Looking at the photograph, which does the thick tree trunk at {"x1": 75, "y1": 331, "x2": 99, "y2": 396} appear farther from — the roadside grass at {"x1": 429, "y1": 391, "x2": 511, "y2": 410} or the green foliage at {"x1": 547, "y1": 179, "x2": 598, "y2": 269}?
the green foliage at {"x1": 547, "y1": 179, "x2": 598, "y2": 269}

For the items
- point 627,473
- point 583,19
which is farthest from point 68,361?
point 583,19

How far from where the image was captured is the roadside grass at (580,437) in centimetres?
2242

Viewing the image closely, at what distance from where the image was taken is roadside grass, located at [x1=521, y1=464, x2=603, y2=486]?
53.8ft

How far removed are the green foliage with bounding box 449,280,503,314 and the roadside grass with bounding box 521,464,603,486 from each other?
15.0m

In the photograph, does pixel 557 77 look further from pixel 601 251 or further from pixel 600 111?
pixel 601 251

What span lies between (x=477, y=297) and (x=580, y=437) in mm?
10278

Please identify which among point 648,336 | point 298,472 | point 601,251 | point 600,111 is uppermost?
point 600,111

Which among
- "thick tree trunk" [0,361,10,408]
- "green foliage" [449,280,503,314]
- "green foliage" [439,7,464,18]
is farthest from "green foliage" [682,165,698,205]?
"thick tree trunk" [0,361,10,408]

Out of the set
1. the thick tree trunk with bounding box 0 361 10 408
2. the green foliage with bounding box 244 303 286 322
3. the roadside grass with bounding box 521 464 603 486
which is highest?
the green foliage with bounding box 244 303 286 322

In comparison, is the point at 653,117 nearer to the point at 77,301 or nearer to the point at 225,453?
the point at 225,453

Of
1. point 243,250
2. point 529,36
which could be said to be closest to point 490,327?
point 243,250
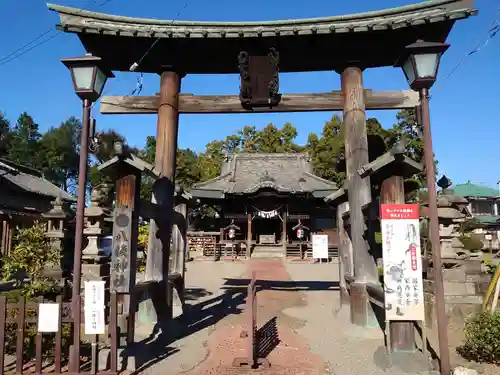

[What is being asked] Find each line in the items above that contains the word "thick", and copy those lines.

[Exercise answer]
Looking at the photograph, which does the thick tree trunk at {"x1": 75, "y1": 331, "x2": 99, "y2": 396} appear farther from — the roadside grass at {"x1": 429, "y1": 391, "x2": 511, "y2": 410} or the green foliage at {"x1": 547, "y1": 179, "x2": 598, "y2": 269}?
- "thick tree trunk" [0,361,10,408]
"thick tree trunk" [0,361,10,408]
1. the thick tree trunk with bounding box 0 361 10 408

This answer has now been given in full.